(Saved data entries)

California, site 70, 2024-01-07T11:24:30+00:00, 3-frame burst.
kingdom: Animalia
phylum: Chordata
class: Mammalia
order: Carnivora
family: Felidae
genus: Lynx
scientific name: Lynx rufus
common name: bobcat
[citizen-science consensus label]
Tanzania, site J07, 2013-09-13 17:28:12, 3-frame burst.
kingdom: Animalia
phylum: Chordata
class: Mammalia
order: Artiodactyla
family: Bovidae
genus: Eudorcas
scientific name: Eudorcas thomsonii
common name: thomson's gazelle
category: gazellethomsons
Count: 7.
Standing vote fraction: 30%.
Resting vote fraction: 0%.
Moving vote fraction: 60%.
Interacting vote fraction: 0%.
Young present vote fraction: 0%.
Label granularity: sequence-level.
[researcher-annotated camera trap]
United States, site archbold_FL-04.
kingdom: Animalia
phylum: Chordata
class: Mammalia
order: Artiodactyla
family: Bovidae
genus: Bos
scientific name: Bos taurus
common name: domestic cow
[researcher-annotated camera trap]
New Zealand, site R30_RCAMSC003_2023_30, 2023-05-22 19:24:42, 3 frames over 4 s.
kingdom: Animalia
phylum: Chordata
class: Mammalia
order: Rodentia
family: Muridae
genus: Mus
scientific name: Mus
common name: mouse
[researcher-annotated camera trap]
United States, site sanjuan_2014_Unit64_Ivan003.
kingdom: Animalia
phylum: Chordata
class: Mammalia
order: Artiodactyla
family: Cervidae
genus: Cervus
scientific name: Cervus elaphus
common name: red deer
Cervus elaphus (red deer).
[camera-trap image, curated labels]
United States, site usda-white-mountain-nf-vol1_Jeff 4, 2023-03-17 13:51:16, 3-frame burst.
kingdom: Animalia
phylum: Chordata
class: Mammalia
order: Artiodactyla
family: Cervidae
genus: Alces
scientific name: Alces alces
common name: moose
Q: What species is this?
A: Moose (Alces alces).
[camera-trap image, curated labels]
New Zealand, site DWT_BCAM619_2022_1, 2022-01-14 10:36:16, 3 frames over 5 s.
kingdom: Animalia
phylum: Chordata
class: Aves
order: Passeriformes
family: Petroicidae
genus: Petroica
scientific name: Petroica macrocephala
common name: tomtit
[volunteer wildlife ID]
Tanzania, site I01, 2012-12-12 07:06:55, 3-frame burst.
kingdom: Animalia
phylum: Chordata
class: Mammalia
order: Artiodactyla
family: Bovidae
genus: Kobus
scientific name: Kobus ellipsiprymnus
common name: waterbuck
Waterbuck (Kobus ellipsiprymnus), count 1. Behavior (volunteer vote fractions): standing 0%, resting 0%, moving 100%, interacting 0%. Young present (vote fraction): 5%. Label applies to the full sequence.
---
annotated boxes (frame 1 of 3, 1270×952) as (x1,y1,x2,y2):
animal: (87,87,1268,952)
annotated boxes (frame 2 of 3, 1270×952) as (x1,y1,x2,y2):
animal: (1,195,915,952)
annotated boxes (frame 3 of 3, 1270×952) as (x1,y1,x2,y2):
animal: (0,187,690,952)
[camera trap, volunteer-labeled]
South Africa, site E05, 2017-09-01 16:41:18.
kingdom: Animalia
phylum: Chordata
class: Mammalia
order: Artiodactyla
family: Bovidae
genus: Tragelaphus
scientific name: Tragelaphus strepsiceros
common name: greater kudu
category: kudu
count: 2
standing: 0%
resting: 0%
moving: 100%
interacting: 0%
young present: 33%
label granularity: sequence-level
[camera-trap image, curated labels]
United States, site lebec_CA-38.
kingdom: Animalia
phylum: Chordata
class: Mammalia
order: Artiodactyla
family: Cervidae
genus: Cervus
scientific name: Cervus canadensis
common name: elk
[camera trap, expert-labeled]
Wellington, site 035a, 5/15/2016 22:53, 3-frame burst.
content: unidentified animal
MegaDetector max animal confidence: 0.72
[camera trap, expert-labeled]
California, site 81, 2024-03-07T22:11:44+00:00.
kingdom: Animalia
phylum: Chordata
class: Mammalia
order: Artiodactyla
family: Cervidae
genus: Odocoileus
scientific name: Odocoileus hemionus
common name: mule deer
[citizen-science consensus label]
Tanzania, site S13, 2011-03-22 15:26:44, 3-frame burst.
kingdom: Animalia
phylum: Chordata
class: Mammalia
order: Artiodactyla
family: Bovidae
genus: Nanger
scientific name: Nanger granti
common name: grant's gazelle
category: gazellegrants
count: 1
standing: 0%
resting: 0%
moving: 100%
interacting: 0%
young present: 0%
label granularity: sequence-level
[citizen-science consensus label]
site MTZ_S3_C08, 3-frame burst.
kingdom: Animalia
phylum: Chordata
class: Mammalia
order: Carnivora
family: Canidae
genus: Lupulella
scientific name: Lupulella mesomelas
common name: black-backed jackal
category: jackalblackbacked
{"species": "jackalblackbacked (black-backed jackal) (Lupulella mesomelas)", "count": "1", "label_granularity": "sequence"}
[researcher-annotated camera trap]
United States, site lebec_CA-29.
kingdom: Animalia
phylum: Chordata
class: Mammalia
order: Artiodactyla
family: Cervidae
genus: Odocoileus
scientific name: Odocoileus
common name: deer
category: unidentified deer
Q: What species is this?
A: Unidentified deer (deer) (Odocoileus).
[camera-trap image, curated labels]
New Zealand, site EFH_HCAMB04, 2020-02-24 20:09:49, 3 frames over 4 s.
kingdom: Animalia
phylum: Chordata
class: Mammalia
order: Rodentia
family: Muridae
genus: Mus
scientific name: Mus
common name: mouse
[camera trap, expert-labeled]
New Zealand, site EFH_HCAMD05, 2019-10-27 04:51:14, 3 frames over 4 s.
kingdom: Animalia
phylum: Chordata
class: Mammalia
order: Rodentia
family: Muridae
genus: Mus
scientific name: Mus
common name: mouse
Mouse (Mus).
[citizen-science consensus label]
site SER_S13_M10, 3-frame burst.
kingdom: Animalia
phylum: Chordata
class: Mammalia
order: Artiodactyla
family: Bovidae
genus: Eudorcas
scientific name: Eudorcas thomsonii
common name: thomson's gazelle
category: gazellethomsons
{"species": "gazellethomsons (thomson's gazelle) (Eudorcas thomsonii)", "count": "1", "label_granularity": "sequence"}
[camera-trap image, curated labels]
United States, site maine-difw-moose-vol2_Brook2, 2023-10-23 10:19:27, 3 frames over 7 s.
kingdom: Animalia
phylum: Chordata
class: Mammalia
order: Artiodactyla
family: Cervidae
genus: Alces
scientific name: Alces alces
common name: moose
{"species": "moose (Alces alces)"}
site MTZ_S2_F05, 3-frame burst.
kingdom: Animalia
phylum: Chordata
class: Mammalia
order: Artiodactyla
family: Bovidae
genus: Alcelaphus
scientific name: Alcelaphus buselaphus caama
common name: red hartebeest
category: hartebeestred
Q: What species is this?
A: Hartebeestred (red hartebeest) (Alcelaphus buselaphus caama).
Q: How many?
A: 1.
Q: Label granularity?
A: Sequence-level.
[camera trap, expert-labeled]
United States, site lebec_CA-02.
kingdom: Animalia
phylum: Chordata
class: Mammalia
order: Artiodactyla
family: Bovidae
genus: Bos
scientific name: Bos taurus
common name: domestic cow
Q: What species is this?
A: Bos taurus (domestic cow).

◆ PROBLEM TO SOLVE
From the data above, copy each line where the string "burst" appears.

◆ EXPECTED OUTPUT
California, site 70, 2024-01-07T11:24:30+00:00, 3-frame burst.
Tanzania, site J07, 2013-09-13 17:28:12, 3-frame burst.
United States, site usda-white-mountain-nf-vol1_Jeff 4, 2023-03-17 13:51:16, 3-frame burst.
Tanzania, site I01, 2012-12-12 07:06:55, 3-frame burst.
Wellington, site 035a, 5/15/2016 22:53, 3-frame burst.
Tanzania, site S13, 2011-03-22 15:26:44, 3-frame burst.
site MTZ_S3_C08, 3-frame burst.
site SER_S13_M10, 3-frame burst.
site MTZ_S2_F05, 3-frame burst.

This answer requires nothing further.